Rosanna and Joel, their dog Lucy, and their letterpress are not planning on leaving Los Angeles as their friends and careers have been going so well. They have big dreams that they see coming to fruition here. “Being in Los Angeles in general means more people: I have been blown away by how much work I’ve been able to get,” Rosanna says. “In Seattle, I had my base of clients and I was able to keep a lot of them when I moved as we can handle things by e-mail and mail. Still: it is overwhelming that our customers from Seattle loved our localness and we’ve been able to move to LA and build that same spirit around our business here. I’ve been so thankful to think that we haven’t even been in Los Angeles a year and yet our transition has been so incredibly smooth.”

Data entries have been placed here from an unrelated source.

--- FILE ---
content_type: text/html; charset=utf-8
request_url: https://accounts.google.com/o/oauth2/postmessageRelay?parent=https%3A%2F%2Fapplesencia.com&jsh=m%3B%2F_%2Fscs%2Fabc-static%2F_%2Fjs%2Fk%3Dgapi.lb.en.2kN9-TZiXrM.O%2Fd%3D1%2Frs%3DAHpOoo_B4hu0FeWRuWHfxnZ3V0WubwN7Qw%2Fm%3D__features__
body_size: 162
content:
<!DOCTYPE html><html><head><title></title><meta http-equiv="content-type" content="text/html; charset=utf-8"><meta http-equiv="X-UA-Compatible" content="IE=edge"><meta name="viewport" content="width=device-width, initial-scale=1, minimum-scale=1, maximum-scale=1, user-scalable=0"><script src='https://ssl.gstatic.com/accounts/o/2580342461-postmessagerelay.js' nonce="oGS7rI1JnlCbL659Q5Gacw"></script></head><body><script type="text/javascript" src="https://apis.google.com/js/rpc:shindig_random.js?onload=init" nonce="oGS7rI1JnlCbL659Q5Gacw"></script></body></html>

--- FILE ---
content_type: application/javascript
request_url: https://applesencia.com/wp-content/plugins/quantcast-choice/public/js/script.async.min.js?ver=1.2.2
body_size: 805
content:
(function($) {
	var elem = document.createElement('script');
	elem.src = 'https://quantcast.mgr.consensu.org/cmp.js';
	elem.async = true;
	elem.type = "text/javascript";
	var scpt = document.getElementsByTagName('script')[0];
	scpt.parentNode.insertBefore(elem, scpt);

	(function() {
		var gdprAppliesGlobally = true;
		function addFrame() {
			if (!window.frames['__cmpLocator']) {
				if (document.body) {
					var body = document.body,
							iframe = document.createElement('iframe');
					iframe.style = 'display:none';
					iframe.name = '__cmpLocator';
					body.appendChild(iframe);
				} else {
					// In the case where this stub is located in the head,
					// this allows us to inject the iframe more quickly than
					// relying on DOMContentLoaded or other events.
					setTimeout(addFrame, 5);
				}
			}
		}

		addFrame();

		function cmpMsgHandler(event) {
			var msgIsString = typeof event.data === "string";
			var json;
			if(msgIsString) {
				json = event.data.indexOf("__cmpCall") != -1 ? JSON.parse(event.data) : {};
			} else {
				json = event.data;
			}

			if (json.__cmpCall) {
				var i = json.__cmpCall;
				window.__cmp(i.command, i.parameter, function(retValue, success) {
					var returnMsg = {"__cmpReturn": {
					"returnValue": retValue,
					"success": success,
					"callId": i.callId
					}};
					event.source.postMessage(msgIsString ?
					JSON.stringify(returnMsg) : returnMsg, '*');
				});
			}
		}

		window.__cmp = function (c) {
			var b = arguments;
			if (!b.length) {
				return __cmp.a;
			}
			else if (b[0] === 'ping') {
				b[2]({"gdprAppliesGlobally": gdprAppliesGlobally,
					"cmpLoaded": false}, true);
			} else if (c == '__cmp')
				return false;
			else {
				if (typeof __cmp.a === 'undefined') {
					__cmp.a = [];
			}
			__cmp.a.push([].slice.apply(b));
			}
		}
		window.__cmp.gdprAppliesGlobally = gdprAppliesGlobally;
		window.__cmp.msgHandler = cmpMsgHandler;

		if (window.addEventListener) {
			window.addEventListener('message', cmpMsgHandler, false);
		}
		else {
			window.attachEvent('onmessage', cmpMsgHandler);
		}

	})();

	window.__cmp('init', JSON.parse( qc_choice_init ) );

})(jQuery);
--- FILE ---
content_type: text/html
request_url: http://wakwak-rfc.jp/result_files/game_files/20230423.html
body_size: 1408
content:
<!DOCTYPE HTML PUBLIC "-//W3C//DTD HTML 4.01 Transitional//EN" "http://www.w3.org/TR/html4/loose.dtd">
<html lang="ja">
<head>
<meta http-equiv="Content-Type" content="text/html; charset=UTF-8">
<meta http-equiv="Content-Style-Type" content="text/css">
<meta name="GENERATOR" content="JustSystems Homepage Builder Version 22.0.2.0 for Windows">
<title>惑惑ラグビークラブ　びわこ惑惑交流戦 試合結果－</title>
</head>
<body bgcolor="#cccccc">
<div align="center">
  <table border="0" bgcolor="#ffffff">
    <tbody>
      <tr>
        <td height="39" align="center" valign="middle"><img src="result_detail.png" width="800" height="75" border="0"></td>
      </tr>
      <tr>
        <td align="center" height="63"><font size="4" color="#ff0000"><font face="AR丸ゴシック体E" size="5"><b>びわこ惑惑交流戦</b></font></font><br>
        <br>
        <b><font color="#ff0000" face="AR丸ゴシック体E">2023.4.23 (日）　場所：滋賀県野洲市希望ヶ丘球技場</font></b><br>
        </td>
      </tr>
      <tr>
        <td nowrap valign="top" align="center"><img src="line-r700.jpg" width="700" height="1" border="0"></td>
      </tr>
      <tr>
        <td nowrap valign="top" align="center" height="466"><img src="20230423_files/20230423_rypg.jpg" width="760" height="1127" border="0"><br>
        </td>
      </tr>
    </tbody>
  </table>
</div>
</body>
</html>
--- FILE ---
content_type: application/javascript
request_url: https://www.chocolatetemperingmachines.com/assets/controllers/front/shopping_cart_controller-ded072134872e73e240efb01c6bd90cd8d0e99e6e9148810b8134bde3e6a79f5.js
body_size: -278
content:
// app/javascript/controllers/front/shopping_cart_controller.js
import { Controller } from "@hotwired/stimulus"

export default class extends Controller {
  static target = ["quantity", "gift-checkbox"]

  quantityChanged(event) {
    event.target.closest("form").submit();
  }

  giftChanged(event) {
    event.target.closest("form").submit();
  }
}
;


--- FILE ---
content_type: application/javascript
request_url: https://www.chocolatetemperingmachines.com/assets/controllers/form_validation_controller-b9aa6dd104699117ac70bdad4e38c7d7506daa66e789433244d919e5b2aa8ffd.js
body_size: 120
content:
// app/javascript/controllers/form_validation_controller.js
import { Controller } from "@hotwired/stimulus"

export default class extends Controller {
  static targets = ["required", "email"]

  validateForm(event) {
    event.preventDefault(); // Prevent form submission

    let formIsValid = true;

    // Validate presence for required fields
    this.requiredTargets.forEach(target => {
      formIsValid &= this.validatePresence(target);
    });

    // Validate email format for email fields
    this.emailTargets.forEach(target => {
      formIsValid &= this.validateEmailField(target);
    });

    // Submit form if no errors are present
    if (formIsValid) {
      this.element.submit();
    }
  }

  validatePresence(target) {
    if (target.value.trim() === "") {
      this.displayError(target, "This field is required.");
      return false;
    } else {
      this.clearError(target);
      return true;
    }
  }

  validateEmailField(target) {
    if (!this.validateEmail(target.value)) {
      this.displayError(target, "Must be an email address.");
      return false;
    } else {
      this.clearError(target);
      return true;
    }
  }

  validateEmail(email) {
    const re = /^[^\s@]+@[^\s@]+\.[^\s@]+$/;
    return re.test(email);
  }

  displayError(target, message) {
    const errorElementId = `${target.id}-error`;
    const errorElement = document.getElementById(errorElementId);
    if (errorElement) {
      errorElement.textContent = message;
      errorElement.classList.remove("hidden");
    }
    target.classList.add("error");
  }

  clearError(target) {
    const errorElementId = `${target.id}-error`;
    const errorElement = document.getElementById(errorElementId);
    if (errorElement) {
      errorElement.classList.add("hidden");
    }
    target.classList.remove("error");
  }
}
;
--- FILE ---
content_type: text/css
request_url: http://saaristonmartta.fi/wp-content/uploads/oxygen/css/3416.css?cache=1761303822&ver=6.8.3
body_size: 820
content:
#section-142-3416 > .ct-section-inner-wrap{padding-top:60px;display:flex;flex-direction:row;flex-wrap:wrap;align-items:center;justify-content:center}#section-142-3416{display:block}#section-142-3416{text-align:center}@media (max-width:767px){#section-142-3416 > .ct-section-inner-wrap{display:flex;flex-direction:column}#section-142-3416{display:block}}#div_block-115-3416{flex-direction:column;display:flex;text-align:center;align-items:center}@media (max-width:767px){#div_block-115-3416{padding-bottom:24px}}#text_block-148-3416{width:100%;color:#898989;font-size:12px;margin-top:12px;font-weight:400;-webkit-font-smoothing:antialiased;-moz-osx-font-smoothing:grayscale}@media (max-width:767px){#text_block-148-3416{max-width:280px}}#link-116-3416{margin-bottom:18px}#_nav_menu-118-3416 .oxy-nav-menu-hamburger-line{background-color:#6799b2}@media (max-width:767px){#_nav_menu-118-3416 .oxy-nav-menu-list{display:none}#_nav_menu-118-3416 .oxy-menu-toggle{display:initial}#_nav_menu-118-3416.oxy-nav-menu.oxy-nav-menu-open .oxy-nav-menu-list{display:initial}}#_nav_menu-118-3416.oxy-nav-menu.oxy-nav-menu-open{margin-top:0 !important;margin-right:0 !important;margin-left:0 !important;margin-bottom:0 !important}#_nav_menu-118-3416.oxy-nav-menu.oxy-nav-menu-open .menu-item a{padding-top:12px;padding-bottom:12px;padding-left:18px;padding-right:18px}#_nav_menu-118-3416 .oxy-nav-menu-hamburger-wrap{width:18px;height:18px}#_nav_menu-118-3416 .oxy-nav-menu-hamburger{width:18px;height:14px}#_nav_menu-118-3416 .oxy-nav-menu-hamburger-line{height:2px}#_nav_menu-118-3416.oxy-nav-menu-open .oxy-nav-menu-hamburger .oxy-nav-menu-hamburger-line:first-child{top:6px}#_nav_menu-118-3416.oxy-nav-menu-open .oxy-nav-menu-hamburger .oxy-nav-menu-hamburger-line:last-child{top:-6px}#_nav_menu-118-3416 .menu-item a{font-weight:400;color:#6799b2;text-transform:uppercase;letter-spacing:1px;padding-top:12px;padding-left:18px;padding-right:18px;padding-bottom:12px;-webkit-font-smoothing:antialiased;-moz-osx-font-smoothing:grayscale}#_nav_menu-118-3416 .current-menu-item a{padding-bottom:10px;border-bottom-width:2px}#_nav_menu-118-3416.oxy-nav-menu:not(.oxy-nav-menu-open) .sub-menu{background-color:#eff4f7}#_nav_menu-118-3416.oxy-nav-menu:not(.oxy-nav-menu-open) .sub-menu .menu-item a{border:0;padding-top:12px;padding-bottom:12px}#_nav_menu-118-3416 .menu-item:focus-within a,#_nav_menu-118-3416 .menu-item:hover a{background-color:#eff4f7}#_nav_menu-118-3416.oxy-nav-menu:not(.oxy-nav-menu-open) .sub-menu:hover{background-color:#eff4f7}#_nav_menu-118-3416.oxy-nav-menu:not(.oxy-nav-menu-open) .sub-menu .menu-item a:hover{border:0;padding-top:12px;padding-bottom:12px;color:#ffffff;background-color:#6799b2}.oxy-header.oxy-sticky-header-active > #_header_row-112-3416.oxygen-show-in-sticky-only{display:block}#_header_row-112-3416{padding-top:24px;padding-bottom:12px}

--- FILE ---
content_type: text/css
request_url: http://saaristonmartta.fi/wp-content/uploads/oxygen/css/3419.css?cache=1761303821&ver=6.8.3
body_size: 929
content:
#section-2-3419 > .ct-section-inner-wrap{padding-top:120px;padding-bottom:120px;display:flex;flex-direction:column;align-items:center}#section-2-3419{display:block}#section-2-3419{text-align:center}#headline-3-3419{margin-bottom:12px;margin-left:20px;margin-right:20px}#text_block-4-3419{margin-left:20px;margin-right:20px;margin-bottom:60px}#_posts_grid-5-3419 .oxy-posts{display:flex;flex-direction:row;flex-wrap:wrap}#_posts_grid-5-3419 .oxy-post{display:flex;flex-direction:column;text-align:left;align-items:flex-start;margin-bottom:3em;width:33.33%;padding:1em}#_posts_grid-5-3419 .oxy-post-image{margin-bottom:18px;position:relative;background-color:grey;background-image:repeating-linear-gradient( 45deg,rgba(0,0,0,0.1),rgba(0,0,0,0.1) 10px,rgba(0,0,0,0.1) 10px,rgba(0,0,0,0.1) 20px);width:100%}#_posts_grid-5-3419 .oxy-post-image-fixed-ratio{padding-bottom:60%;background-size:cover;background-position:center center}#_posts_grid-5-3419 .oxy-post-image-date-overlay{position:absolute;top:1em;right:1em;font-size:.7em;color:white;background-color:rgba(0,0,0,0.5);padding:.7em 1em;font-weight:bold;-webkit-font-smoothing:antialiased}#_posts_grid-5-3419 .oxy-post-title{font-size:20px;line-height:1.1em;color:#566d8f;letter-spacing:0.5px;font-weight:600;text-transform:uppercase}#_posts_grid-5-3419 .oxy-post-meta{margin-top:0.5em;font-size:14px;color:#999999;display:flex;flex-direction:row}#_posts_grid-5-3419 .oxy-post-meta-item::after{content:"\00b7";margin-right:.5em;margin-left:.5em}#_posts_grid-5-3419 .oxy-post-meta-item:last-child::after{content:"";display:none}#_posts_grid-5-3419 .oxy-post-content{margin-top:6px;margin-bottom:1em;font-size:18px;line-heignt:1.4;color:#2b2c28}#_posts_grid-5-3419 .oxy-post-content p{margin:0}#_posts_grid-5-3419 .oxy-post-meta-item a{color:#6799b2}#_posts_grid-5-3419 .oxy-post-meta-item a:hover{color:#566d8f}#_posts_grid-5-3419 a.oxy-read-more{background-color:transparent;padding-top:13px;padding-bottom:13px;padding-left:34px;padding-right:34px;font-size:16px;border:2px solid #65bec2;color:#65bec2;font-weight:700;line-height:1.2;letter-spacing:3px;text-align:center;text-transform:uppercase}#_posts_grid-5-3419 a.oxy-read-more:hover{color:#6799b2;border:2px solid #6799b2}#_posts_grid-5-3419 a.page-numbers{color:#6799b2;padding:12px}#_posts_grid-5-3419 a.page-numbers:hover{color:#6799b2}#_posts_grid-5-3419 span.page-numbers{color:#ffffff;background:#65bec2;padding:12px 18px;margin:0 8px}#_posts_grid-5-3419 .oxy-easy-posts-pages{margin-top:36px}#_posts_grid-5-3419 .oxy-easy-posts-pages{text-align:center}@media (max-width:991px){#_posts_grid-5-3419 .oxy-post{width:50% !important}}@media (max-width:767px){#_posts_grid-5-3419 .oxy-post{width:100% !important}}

“It’s a fine line between what we do and what we value in our business,” Joel adds. “There’s a point where it doesn’t make sense for us to be producing things–but that’s not where we want to be. We like being able to print everything ourselves and be able to change everything ourselves instead of a third party.”
Rosanna nods in agreement and continues where Joel left off: “For being a letterpress shop, my turnaround time is super fast because it is me doing the work. If I know someone really needs something, I can flip-flop jobs and work it out. It keeps me more mobile. Keeping that spirit as we get bigger will be a wonderful goal, too.”
“I can’t wait to have a bigger shop so I can get more presses,” she says. “A storefront would be super fun to sell greeting cards and a special curated selection of things we like. The sky is the limit. I’ve been super encouraged by how well our work has gone here.”